#### Problem to solve:
Answer these questions about the passage on sewage sludge biochar:
(a) What role does the 10% SSB treatment serve in the present study?
(b) By how much did biochar addition reduce bacterial alpha diversity in the study by Yang and others?
(c) How many unique amplicon sequence variants did the control exhibit?

#### Selected extract:
★ ★ ★ ★ ★ ★ ★

Beyond these mechanistic insights, the practical feasibility of applying higher rates of sewage sludge biochar at the field scale must be considered. Applying SSB at 10% (w/w) may be feasible in controlled greenhouse or pot experiments but presents economic and logistical challenges under field conditions due to material requirements, transportation, and application costs. While SSB may be more cost-effective based on biochar’s ability to valorize waste streams and offsetting wastewater disposal burdens, such high application rates are unlikely to be routinely practical in commercial production systems. In the present study, the 10% SSB treatment therefore serves as a mechanistic benchmark to elucidate rate-dependent microbial responses rather than as a recommended agronomic practice. These findings highlight the need for future field-scale studies integrating economic analyses, long-term soil health assessments, and optimized application strategies to identify cost-effective SSB rates for sustainable specialty crop production. While studies have reported that biochar amendments can enhance soil microbial diversity, the impact of biochar on microbial communities is complex and can vary depending on factors such as biochar type, application rate, soil properties, and environmental conditions [25]. In some cases, biochar application has been observed to reduce microbial diversity. A study conducted by Yang and others [26] reported that biochar addition enhanced the contents of environmentally persistent free radicals and derived hydroxyl radicals in the soil, while it reduced bacterial alpha diversity by 5.06–35.44%. The result from our study showed that control exhibited 2617 unique amplicon sequence variants, indicating a more diverse bacterial community compared to SSB-amended soils, which may be attributed to the specific conditions of the study, such as the type and amount of biochar used, soil characteristics, and the existing microbial community structure. This shift emphasizes the importance of microbial functionality and ecosystem services over mere species count in evaluating soil health [27].

★ ★ ★ ★ ★ ★ ★

#### Source data:

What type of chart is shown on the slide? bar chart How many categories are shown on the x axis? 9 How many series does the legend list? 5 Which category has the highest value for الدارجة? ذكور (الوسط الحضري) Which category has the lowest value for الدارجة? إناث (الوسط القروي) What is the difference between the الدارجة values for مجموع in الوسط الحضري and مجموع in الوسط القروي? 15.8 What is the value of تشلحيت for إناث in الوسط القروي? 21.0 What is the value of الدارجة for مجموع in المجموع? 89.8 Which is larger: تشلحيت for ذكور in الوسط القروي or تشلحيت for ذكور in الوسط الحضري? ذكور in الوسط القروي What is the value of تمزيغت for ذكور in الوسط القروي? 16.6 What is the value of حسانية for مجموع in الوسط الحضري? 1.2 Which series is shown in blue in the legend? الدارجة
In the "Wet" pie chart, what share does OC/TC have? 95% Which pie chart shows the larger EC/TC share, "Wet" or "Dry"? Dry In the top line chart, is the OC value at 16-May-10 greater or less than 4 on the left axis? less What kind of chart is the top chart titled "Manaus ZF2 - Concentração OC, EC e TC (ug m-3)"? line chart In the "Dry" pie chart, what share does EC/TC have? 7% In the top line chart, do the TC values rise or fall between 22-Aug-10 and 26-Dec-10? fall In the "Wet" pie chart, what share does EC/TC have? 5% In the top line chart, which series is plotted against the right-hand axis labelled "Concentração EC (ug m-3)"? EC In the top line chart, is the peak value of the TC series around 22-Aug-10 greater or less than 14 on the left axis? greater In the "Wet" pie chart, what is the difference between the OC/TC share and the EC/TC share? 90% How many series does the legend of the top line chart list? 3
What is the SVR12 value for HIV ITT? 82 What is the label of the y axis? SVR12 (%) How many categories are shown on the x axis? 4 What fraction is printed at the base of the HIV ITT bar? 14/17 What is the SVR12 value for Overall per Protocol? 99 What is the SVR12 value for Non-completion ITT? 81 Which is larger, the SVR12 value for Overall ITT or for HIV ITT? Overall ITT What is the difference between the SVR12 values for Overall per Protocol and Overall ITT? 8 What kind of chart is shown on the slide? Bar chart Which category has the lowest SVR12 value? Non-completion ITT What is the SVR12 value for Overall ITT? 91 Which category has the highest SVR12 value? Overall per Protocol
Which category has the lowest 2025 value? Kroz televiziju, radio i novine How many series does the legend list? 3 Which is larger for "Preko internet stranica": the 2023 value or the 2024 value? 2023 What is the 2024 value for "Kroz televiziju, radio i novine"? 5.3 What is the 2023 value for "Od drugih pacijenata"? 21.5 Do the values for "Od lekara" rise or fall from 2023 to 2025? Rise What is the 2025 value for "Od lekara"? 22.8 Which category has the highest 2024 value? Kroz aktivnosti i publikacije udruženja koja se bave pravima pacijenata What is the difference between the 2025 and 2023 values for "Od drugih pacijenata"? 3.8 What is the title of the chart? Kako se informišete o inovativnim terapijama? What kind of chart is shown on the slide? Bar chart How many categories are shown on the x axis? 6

★ ★ ★ ★ ★ ★ ★

#### Reply to the exercise:
(a) It serves as a mechanistic benchmark to elucidate rate-dependent microbial responses, not as a recommended agronomic practice.
(b) By 5.06–35.44%.
(c) 2617.